「高額転売チケ買いたい」という“自己欺瞞”
別の中堅私立大学で勤務する教員のBさん(40代・文学部准教授)は、学生の「推し活」が“バ畜”化につながるひとつの要因になっているのではないか、と指摘する。
「学生たちと話していると、『夏休みはほぼフルでバイトをしていた』『ラーメン屋、居酒屋、ランジェリーショップの3つのアルバイトを掛け持ちしている』といった声を耳にします。こうした学業よりもアルバイトを優先させるような若者は、おそらく昔から存在したでしょう。しかし、今“バ畜”という言葉が注目されているように、学生たちが過度に長時間労働に駆り立てられる現状があるというのがポイントだと思います。
学生とこの話題について話をしたところ、聞こえてきたのが、お金を稼ぐ理由としての『推し活』でした。メジャーなアイドルだけでなく、なかには新大久保の小さなライブハウスで活動する韓国人の地下アイドルに貢ぐためにバイトしている、という女子学生もいました」(Bさん)
さらに問題含みの理由を挙げる学生もいるという。Bさんが続ける。
「とくに問題だと感じたのは、『男性アイドルの公演や舞台の全日程に入るために、高額の転売チケットを購入したいから』という女子学生の声でした。転売チケットを購入することが悪いことだという認識が彼女にはないのかもしれませんが、平気な顔で、堂々と大学の教員に話してしまうところに、推し活に全てを捧げてしまう危うさを感じました。
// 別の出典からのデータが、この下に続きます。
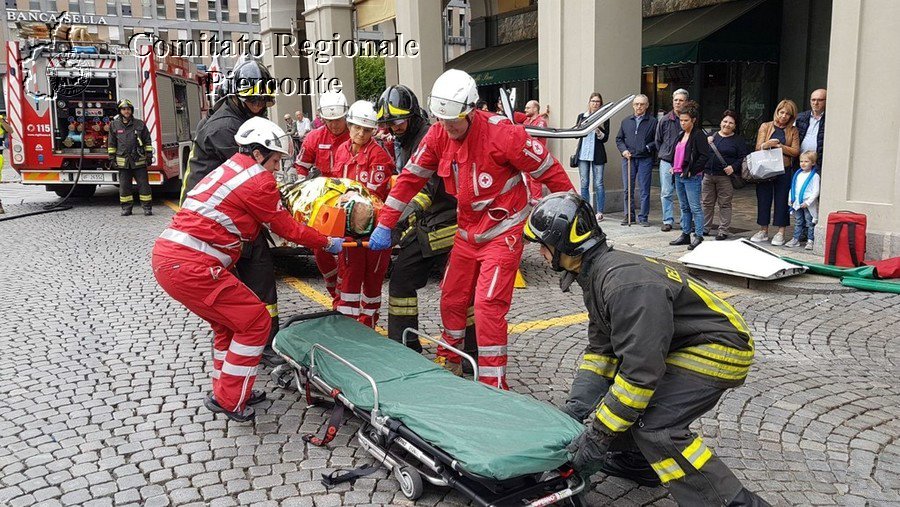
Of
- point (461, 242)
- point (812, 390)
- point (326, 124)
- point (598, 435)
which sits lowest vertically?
point (812, 390)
転売チケットの売買はいけないことだと指摘をすると、『パパ活や新大久保の立ちんぼをしている人よりはマシ』という返答が……。稼いだお金の使い道の是非ではなく、アルバイトを頑張って稼いだから正当化される、という自己欺瞞に陥っているようです。大学の授業に出ないでアルバイトに励むことを武勇伝のように語る学生もおり、“バ畜”という言葉がカジュアルに広まってしまうことを懸念しています」(同前)
厚生労働省は、1ヶ月の残業時間が80時間以上であることを過労死基準として定義している。長時間労働による慢性的な眠不足や疲労によるストレスは、心身ともにネガティブな影響を及ぼす。日々学生と接する大学教員たちも、“バ畜”化傾向に様々な懸念を感じているようだ。